▶ **TEXT EXCERPT**:
..............................
Stefan Reich Stefan Reich - 1 month ago 36
Java Question

SOLVED / javax.crypto.BadPaddingException: Given final block not properly padded - full example

[Edit:] SOLVED! See this article. Full working source code. JavaX.

[Original post:]

sorry to hit this fairly dead horse once more, but I can't get this to work... (I've provided a full example): http://tinybrain.de/1000344

Code:

import java.net.*;
import java.io.*;
import javax.swing.*;
import java.util.regex.*;
import java.util.*;

import java.security.*;
import java.security.spec.*;
import javax.crypto.*;
import javax.crypto.spec.*;

public class main {
public static void main(String[] args) throws Exception {
byte[] data = "hello".getBytes("UTF-8");
printHex(data);

Random ranGen = new SecureRandom();
byte[] salt = new byte[8]; // 8 grains of salt
ranGen.nextBytes(salt);

String pw = "pw";
byte[] enc = encrypt(data, pw.toCharArray(), salt);
printHex(enc);
System.out.println("enc length: " + enc.length);

byte[] dec = decrypt(enc, pw.toCharArray(), salt);
System.out.println("decrypted: " + new String(dec, "UTF-8"));
}

static void printHex(byte[] data) {
System.out.println(bytesToHex(data));
}

static String bytesToHex(byte[] bytes) {
return bytesToHex(bytes, 0, bytes.length);
}

static String bytesToHex(byte[] bytes, int ofs, int len) {
StringBuilder stringBuilder = new StringBuilder(len*2);
for (int i = 0; i < len; i++) {
String s = "0" + Integer.toHexString(bytes[ofs+i]);
stringBuilder.append(s.substring(s.length()-2, s.length()));
}
return stringBuilder.toString();
}

static SecretKey makeKey(char[] password, byte[] salt) throws Exception {
/* Derive the key, given password and salt. */
SecretKeyFactory factory = SecretKeyFactory.getInstance("PBKDF2WithHmacSHA1");

// only with unlimited strength:
//KeySpec spec = new PBEKeySpec(password, salt, 65536, 256);

// Let's try this:
KeySpec spec = new PBEKeySpec(password, salt, 65536, 128);

SecretKey tmp = factory.generateSecret(spec);
SecretKey secret = new SecretKeySpec(tmp.getEncoded(), "AES");
return secret;
}

public static byte[] encrypt(byte[] data, char[] password, byte[] salt) {
try {
SecretKey secret = makeKey(password, salt);

/* Encrypt the message. */
Cipher cipher = Cipher.getInstance("AES/CBC/PKCS5Padding");
cipher.init(Cipher.ENCRYPT_MODE, secret);
AlgorithmParameters params = cipher.getParameters();
byte[] iv = params.getParameterSpec(IvParameterSpec.class).getIV();
ByteArrayOutputStream baos = new ByteArrayOutputStream();
baos.write(cipher.update(data));
baos.write(cipher.doFinal());
byte[] ciphertext = baos.toByteArray();
return ciphertext;
} catch (Exception e) {
throw new RuntimeException(e);
}
}

static byte[] decrypt(byte[] ciphertext, char[] password, byte[] salt) {
try {
SecretKey secret = makeKey(password, salt);

Cipher cipher = Cipher.getInstance("AES/CBC/PKCS5Padding");
cipher.init(Cipher.ENCRYPT_MODE, secret);
AlgorithmParameters params = cipher.getParameters();
byte[] iv = params.getParameterSpec(IvParameterSpec.class).getIV();

/* Decrypt the message, given derived key and initialization vector. */
cipher = Cipher.getInstance("AES/CBC/PKCS5Padding");
ByteArrayOutputStream baos = new ByteArrayOutputStream();
cipher.init(Cipher.DECRYPT_MODE, secret, new IvParameterSpec(iv));
baos.write(cipher.update(ciphertext));
baos.write(cipher.doFinal());
return baos.toByteArray();
} catch (Exception e) {
throw new RuntimeException(e);
}
}
}


It says:

javax.crypto.BadPaddingException: Given final block not properly padded
at main.decrypt(main.java:98)
..............................
▶ **RECORDS**:
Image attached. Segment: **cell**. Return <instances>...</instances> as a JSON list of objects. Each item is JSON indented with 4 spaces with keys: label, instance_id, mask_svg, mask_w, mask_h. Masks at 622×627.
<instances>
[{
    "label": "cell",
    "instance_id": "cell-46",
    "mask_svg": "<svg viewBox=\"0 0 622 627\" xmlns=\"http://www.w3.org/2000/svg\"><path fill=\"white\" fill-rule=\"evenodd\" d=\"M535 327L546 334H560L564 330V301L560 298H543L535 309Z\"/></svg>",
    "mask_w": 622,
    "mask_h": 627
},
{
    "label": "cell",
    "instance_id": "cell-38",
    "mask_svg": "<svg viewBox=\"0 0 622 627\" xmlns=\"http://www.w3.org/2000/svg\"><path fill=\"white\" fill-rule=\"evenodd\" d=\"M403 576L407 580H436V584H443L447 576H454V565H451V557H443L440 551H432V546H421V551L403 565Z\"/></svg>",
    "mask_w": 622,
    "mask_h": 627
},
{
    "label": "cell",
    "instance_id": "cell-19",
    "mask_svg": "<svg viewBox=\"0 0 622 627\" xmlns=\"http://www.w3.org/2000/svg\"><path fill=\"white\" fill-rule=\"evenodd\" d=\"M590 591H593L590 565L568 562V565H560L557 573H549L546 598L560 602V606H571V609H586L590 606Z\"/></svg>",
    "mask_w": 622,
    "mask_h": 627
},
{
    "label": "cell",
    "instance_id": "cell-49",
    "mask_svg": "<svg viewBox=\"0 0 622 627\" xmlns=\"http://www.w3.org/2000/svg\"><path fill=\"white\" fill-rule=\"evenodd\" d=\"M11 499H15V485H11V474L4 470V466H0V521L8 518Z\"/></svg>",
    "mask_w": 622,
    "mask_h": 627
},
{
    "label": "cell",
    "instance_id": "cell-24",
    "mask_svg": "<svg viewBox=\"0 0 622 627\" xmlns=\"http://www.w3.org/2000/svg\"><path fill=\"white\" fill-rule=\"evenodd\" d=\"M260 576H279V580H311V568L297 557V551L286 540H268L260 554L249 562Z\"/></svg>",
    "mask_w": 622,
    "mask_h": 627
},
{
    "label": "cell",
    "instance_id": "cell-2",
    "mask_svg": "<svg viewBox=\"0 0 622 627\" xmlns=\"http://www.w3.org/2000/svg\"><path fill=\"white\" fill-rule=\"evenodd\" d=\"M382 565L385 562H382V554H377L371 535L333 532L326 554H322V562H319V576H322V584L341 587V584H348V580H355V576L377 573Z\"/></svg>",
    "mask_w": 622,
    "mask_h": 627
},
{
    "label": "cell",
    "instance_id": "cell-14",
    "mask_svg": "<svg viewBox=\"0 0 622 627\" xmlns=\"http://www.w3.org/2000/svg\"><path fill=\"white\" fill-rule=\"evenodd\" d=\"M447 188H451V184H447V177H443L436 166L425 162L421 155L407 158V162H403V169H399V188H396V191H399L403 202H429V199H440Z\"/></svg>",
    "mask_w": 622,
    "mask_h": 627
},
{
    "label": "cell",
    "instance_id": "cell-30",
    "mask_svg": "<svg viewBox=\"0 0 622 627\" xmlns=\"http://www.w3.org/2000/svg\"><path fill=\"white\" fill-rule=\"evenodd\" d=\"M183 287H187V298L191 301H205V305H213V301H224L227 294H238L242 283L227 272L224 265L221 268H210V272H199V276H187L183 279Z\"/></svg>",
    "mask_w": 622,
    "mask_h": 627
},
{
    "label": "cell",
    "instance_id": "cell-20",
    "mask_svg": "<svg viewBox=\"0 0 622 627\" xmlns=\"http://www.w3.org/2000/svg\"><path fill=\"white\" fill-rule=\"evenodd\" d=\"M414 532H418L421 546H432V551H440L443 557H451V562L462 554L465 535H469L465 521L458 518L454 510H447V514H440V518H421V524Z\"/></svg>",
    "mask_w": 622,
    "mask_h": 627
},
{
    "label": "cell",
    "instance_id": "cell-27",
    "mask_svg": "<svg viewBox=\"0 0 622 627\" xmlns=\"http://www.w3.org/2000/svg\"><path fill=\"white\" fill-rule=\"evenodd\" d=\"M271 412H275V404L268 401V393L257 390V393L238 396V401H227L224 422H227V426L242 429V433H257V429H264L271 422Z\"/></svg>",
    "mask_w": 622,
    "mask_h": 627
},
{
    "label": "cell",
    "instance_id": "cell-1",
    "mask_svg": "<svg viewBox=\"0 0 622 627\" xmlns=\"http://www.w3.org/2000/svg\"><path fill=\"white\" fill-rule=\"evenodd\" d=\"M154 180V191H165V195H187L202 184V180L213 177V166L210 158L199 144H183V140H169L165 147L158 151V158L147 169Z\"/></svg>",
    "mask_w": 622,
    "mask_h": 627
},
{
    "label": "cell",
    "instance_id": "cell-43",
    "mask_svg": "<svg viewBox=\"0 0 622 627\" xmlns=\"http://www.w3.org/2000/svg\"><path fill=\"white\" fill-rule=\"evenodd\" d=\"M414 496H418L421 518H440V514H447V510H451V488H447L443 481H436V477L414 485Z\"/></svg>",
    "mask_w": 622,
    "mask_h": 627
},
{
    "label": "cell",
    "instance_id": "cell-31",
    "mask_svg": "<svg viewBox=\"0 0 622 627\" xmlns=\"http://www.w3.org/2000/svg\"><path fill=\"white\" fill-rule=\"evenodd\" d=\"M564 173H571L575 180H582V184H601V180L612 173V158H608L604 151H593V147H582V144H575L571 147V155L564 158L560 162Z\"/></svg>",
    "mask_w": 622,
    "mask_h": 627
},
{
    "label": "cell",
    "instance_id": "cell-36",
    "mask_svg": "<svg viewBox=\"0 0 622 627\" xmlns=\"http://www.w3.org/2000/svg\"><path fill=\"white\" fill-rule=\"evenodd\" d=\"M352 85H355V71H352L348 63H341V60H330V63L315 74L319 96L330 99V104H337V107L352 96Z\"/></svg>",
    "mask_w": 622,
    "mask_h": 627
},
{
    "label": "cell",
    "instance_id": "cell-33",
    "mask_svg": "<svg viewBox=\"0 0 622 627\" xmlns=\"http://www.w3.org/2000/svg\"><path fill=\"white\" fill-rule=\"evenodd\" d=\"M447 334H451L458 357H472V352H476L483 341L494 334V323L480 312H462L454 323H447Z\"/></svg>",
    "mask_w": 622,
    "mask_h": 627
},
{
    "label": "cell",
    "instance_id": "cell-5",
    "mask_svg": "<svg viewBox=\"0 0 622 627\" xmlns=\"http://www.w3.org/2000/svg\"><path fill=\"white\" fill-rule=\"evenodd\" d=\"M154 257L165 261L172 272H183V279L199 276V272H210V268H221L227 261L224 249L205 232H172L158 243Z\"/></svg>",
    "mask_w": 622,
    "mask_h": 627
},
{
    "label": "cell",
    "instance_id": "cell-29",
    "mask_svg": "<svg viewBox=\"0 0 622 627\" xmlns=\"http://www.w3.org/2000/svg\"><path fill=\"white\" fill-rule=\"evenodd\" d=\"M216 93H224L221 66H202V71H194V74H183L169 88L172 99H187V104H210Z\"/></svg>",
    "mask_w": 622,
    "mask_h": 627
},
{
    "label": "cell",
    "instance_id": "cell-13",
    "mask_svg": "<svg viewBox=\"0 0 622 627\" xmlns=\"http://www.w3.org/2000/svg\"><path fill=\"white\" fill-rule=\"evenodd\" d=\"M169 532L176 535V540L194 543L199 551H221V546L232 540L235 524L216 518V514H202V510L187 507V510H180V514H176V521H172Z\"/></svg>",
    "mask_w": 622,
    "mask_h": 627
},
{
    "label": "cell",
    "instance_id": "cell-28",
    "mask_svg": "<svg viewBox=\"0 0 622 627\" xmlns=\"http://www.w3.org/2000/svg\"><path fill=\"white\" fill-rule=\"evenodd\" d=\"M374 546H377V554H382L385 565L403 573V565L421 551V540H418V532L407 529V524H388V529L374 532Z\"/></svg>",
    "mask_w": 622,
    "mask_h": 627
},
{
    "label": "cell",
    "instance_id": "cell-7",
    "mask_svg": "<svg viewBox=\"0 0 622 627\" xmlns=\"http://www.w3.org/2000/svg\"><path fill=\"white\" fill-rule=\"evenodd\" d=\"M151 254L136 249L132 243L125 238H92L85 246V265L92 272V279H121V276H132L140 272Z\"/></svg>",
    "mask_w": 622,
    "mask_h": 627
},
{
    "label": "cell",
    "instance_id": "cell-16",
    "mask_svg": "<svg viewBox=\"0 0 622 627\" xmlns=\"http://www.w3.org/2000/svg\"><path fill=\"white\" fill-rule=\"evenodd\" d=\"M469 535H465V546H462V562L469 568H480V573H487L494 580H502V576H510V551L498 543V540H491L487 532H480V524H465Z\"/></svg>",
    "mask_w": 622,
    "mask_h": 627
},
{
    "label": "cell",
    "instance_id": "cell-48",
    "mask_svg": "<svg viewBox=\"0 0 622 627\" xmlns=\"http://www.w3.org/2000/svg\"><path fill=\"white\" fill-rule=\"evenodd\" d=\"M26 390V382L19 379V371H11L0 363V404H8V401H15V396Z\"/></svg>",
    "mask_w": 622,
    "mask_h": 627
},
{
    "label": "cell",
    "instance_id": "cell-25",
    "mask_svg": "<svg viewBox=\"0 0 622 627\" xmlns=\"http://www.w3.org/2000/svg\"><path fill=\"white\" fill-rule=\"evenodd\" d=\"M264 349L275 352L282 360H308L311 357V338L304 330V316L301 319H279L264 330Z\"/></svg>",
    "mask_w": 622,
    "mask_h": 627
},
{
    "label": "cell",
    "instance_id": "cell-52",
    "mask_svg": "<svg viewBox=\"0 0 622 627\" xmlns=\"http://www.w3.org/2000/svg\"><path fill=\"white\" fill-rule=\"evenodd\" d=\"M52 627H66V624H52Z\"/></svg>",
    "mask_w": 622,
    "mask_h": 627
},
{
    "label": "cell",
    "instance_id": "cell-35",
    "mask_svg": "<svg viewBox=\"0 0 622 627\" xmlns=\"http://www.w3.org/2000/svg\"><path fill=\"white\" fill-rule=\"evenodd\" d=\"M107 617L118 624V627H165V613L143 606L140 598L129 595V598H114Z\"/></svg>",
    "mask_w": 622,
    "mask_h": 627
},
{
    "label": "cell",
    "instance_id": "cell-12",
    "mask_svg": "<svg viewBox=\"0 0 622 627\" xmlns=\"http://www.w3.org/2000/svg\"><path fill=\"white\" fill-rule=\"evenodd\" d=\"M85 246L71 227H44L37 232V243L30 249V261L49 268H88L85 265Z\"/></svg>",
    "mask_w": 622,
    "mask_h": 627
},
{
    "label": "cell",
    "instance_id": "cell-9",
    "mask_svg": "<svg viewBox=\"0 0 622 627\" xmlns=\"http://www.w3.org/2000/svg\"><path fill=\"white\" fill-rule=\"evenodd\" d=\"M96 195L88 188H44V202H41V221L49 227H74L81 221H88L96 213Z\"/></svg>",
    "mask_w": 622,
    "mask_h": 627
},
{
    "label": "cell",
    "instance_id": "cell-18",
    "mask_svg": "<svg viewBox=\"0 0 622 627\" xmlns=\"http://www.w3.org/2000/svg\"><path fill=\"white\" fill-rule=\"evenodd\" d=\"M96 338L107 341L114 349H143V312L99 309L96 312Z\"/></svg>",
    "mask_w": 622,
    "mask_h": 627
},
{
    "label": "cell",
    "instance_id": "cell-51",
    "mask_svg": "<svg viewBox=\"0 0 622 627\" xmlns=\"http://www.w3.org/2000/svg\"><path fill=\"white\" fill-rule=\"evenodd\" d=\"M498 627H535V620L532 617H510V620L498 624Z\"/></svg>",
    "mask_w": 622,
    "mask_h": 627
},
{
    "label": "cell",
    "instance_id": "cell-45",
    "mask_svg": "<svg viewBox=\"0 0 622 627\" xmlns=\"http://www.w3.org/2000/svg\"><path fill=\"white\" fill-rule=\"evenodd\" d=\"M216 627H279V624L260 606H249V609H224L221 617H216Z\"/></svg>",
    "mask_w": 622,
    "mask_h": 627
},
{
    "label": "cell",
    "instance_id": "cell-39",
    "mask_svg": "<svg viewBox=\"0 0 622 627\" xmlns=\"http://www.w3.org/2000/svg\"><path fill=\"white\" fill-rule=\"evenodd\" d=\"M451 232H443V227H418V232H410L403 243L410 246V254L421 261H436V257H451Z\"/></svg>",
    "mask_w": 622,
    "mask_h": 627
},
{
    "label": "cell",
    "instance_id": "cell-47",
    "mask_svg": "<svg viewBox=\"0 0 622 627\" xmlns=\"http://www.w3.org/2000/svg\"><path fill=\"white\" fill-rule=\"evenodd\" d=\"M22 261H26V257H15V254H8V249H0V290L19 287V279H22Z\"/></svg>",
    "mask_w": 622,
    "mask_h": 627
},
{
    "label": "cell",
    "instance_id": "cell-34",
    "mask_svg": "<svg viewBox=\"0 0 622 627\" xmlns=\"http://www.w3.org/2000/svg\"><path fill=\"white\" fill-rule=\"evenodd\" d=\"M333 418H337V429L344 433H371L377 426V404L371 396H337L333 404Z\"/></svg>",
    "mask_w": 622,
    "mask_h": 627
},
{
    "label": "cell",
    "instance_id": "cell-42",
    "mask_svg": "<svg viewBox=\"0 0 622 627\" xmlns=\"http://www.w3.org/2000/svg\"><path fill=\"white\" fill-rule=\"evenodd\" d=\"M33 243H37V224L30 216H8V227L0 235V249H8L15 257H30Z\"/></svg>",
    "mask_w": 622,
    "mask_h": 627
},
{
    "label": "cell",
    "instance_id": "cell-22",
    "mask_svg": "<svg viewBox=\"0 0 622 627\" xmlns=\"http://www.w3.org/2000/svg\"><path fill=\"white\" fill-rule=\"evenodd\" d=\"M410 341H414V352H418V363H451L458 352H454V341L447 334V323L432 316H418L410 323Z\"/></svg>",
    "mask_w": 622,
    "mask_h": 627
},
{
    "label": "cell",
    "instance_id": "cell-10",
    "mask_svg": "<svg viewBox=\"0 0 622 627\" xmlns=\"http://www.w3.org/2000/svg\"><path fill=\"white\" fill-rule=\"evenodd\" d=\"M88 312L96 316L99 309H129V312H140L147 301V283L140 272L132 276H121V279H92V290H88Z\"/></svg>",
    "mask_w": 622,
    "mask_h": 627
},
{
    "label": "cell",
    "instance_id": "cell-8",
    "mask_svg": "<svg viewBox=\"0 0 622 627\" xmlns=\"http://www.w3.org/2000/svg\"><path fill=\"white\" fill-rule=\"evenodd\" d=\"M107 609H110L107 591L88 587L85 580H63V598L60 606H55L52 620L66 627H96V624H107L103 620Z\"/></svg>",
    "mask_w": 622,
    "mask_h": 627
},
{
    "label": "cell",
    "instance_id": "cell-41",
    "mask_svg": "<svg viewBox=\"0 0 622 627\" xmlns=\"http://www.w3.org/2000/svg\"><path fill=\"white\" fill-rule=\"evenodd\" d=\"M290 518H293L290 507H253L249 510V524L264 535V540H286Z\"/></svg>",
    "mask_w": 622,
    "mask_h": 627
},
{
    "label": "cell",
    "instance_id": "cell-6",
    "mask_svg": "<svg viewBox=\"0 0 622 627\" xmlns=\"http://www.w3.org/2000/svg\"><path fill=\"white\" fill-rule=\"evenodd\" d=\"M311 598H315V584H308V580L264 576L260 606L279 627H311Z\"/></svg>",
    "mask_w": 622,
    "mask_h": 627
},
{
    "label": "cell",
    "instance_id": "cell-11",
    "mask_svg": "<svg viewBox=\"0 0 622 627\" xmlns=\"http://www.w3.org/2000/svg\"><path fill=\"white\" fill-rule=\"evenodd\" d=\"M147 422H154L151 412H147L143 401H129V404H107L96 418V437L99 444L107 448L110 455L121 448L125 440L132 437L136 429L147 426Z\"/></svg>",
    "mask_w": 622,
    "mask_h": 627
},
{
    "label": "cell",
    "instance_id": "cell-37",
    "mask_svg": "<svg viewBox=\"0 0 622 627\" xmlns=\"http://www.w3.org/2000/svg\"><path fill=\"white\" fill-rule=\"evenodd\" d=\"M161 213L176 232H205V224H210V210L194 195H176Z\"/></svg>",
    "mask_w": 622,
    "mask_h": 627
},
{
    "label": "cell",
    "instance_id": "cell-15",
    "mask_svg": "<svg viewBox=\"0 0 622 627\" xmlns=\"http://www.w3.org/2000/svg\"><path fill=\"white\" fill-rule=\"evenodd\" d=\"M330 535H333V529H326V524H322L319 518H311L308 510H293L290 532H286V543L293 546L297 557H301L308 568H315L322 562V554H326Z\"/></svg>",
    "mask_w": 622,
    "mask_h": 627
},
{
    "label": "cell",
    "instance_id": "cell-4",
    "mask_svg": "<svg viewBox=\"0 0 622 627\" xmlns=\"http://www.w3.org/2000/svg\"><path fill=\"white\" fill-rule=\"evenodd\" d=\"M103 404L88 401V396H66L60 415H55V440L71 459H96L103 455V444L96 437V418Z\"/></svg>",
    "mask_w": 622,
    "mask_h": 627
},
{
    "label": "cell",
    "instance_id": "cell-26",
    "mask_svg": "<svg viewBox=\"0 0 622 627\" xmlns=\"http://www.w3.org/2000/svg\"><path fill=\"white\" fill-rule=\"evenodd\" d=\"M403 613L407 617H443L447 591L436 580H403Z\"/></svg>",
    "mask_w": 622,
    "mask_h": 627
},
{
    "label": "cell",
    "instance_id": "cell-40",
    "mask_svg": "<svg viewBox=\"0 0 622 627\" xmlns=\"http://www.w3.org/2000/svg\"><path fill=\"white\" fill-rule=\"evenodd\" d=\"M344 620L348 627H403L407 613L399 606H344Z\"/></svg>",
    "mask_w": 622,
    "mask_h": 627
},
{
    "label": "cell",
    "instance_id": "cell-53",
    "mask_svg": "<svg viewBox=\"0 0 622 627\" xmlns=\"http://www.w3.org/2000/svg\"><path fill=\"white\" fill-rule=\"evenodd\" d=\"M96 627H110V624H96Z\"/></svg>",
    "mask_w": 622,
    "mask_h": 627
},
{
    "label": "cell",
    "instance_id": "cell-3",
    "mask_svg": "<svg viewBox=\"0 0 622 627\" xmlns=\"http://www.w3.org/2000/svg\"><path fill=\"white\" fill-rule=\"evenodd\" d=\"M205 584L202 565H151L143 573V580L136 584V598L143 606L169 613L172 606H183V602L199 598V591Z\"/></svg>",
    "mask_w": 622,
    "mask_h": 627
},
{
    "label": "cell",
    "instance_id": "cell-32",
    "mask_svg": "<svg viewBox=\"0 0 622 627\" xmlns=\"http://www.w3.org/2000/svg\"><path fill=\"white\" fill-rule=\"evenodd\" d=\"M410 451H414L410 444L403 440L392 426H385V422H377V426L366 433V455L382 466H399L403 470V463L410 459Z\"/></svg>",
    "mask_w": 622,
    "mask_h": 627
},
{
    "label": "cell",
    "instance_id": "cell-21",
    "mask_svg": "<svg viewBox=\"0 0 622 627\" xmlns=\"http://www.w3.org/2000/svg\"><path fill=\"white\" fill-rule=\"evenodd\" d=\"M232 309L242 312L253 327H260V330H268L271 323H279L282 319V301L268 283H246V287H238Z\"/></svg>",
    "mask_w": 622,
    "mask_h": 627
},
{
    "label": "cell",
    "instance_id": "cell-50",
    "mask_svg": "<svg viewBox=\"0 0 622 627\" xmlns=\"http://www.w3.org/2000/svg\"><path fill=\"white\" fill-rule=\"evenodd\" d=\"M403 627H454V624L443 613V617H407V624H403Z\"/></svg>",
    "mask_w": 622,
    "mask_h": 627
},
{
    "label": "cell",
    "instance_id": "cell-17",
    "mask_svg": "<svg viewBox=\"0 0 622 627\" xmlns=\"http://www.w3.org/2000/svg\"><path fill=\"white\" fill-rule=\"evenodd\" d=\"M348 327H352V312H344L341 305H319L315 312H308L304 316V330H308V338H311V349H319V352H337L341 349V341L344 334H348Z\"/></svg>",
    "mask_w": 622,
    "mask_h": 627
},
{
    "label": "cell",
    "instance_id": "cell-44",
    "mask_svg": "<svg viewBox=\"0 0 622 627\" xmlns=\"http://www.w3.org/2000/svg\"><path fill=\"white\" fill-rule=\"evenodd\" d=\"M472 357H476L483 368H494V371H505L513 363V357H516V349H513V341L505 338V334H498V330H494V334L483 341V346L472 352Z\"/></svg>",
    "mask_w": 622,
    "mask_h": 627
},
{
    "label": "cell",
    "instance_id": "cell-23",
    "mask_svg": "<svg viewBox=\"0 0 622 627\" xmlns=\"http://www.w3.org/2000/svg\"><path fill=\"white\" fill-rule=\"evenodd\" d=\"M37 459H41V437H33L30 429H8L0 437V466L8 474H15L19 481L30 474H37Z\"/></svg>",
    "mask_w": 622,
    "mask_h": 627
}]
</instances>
..............................
▶ **WHAT IS REQUIRED**:
In the Java forum thread about BadPaddingException, what transformation string does the code pass to Cipher.getInstance?

▶ **EXERCISE OUTPUT**:
"AES/CBC/PKCS5Padding"